_EXERCICE COURT_:
Indiquez, s'il vous plaît, le nombre de lignes de la liste contenant la chaîne « region », sans rien ajouter. Tenez compte de la casse.

Entrées de données extraites:
□ □ □ □ □ □ □

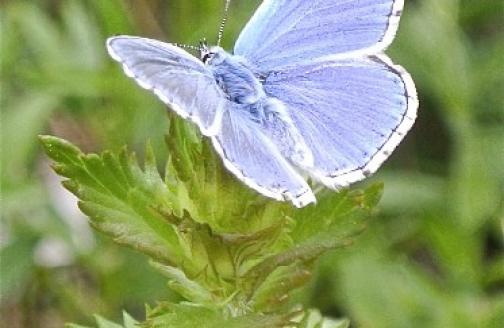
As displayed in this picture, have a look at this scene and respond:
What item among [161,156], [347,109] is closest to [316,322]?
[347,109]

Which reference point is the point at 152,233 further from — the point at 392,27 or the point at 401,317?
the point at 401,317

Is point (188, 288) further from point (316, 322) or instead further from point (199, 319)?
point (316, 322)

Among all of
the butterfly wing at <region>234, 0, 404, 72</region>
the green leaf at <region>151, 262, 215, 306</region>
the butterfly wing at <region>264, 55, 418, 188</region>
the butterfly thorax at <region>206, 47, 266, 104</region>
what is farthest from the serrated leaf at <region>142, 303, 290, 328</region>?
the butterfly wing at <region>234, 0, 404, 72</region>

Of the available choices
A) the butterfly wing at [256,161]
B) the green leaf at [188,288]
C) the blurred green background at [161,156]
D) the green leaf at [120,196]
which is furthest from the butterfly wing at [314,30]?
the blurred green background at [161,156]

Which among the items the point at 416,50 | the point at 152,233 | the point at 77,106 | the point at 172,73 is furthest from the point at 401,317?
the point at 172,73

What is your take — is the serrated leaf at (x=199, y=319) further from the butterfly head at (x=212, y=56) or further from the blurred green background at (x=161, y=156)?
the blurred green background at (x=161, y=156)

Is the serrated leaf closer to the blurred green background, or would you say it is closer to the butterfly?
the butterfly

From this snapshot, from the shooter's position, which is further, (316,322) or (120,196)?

□ □ □ □ □ □ □

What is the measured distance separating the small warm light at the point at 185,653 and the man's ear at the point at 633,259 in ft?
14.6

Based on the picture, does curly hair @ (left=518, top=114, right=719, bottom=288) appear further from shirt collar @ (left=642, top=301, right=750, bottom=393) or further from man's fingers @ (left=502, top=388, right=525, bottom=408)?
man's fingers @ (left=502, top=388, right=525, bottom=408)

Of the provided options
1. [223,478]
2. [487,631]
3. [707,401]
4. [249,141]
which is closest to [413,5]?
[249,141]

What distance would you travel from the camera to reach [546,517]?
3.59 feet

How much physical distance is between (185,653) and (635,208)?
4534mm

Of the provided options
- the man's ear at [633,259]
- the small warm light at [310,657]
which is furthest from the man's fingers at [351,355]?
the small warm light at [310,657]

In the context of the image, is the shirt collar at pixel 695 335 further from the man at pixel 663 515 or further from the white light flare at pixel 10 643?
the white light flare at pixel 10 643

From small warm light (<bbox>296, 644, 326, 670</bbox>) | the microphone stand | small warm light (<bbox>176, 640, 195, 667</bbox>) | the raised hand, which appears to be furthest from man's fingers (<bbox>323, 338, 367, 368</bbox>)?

□ □ □ □ □ □ □

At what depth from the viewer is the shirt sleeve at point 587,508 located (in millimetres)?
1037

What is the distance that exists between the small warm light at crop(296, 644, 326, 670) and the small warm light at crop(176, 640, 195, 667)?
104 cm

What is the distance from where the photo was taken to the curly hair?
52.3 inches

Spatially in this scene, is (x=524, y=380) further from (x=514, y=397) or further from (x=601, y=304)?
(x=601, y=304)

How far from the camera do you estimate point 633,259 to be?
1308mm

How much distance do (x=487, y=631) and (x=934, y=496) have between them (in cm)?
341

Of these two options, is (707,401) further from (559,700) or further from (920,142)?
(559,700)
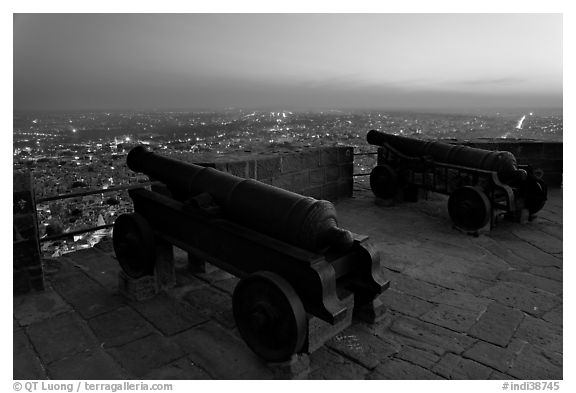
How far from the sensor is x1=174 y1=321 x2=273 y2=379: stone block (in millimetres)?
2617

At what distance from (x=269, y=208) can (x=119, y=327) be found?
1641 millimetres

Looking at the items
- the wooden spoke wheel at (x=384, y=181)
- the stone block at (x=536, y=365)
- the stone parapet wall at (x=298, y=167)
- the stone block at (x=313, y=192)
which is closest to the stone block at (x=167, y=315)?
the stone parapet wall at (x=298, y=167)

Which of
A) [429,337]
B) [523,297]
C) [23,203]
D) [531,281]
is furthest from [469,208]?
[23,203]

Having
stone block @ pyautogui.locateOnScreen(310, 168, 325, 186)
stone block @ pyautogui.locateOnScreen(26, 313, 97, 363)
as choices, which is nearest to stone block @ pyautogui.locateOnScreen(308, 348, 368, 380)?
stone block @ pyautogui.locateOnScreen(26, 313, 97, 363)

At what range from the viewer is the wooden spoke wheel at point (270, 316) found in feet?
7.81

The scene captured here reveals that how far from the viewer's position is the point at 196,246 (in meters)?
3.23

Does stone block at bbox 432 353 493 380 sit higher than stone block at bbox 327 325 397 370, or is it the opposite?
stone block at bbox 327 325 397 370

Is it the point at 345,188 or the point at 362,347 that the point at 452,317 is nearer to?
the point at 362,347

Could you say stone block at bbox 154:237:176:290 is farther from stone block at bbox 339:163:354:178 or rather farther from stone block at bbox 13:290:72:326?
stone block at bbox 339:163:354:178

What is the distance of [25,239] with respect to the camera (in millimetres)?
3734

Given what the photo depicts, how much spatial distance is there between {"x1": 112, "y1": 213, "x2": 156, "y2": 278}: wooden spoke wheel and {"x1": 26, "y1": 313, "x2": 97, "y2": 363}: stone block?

□ □ □ □ □ □ □

_RÉSULTAT OBTENU_:
6